- Developer: Tamsoft
- Publisher: Bandai Namco Entertainment
- Series: Bleach
- Platforms: PlayStation 4; PlayStation 5; Xbox Series X/S; Windows;
- Release: March 21, 2025
- Genre: Arena fighter ;
- Mode: Multiplayer; single-player ;

= Bleach Rebirth of Souls =

2025 fighting video game

Bleach Rebirth of Souls is a 2025 fighting game developed by Tamsoft and published by Bandai Namco Entertainment for the PlayStation 4, PlayStation 5, Xbox Series S, and PC via Steam. The Japanese rock artist MIYAVI provided the game's main theme song "Die for Love".

== Gameplay ==
The game plays on a three-dimensional fighting plain, but characters move back and forth in two dimensions. The fighting has a counter system similar to rock-paper-scissors rules where an attack will be strong against one attack type but weak against others. The goal is to deplete an opponent's Konpaku (lives) to 0 which can be done by performing a Kikkon move once the opponent's health is at a critical state. There are also specialized moves that can be used at the cost of the Reishi gauge, which is filled up as the player's character fights.

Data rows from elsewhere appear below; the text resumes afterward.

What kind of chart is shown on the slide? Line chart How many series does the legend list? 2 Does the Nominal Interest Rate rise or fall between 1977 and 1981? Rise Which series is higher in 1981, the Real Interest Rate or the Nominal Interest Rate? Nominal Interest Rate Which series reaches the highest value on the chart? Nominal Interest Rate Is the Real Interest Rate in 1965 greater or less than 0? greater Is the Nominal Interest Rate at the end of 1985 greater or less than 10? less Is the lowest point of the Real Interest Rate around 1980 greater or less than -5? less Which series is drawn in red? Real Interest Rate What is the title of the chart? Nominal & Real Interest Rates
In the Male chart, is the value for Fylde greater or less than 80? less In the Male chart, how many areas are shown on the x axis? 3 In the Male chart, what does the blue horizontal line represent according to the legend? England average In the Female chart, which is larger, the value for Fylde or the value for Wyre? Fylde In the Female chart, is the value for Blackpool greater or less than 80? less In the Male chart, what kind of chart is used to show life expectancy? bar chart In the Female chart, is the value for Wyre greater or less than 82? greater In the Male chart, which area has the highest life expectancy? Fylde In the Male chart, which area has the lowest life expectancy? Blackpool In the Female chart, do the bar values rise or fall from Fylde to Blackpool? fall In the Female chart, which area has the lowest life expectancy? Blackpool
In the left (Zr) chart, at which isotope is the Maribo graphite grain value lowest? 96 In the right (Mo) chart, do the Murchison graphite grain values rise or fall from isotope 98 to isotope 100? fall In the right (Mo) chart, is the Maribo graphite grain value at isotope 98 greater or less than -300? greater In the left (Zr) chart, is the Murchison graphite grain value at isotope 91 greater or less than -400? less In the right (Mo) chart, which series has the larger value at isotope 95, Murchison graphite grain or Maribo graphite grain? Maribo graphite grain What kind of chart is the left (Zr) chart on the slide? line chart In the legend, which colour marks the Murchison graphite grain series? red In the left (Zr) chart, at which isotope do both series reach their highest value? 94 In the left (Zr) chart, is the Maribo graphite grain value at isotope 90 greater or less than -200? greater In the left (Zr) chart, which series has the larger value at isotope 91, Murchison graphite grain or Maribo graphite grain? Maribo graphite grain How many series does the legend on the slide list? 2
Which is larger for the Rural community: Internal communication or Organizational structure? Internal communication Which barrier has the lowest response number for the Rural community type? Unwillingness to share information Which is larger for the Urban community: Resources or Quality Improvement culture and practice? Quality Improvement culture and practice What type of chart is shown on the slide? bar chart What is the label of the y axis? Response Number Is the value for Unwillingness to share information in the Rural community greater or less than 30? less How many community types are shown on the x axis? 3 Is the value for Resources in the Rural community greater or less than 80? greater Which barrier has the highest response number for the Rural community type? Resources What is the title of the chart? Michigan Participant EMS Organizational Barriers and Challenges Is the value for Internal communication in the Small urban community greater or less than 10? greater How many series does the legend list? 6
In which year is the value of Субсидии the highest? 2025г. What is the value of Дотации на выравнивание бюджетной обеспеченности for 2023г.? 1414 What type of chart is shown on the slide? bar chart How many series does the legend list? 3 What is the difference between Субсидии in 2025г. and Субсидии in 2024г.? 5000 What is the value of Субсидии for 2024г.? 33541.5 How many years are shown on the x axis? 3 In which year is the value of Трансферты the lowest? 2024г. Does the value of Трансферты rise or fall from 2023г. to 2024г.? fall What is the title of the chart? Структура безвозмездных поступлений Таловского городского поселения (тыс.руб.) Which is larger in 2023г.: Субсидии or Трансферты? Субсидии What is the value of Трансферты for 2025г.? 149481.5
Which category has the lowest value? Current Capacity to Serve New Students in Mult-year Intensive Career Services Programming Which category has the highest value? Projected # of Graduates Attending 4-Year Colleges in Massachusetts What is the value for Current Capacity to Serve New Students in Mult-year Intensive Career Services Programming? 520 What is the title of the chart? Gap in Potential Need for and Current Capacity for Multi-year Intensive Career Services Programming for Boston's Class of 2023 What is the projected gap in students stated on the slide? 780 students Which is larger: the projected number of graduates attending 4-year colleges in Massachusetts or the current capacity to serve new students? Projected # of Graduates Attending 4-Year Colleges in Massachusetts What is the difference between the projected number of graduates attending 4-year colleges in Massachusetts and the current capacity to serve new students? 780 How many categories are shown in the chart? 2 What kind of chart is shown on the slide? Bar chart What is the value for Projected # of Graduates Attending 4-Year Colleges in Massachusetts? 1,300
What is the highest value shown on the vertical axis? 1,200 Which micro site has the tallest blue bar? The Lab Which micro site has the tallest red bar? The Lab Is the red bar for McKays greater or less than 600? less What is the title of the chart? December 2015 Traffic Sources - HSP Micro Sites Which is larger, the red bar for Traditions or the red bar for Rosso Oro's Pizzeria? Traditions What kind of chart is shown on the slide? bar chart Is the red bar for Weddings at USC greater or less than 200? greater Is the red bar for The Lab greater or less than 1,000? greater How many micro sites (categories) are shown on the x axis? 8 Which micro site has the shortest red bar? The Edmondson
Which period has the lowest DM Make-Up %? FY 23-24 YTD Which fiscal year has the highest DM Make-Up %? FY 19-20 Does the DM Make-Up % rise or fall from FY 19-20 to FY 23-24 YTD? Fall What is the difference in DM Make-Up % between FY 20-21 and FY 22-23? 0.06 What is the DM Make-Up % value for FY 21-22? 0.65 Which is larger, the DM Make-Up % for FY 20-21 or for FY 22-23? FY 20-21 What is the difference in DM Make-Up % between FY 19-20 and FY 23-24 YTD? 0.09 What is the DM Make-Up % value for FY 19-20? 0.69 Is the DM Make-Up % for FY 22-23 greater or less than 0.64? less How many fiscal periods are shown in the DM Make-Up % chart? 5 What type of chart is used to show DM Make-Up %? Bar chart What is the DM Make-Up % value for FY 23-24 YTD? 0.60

=== Playable characters ===
Base game

- Ichigo Kurosaki (Shikai, Bankai, and Final Getsuga Tensho)
- Rukia Kuchiki
- Uryū Ishida
- Yasutora "Chad" Sado
- Renji Abarai
- Kisuke Urahara
- Yoruichi Shihōin
- Sosuke Aizen
- Genryūsai Shigekuni Yamamoto
- Soi Fon
- Gin Ichimaru
- Byakuya Kuchiki
- Sajin Komamura
- Shunsui Kyōraku
- Kaname Tōsen
- Tōshirō Hitsugaya
- Kenpachi Zaraki
- Mayuri Kurotsuchi
- Izuru Kira
- Shuhei Hisagi
- Rangiku Matsumoto
- Ikkaku Madarame
- Kaien Shiba
- Shinji Hirako
- Nelliel Tu Odelschwanck
- Ulquiorra Cifer
- Grimmjow Jaegerjaquez
- Nnoitra Gilga
- Szayelaporro Grantz
- Tier Halibel
- Coyote Stark

DLC

- Ichigo Kurosaki (Thousand-Year Blood War)
- Retsu Unohana
- Ichibe Hyōsube
- Yhwach

== Story ==
The story covers most of Bleach as a whole, going from the beginning of the story in the Substitute Soul Reaper story arc through the very end of the Fake Karakura Town story arc with Ichigo's final battle against Aizen. Each fight or story section is assigned to a different marker in a map based on that given arc. The game has five different main maps for the five primary arcs the game covers. The missions have extra conditions that have extra rewards including secret missions that expand on the Bleach universe through the lens of characters besides Ichigo and moments that add extra dialogue and cutscenes.

== Development ==
The game was initially announced over eight months before the game was released, on July 5, 2024. Leading up to the game's release, most weeks would have a trailer showcasing each of the 33 playable characters. The game was released globally on March 21, 2025.

== Reception ==

The game received "mixed or average" reviews according to review aggregator Metacritic. IGN gave the game a 7/10 and stated that Tamsoft's effort to make the combat more complex was able to save it from being a "fly by night" fighter. GamersRD stated that the game's lack of game modes may not fill the needs of demanding players.

Aggregate score
| Aggregator | Score |
|---|---|
| OpenCritic | 47% recommend |

===Sales===
The PlayStation 5 version of the game sold 6,079 physical copies in its first week in Japan, debuting at #8 on the sales charts, while the PlayStation 4 version sold 2,182 copies, debuting at #18.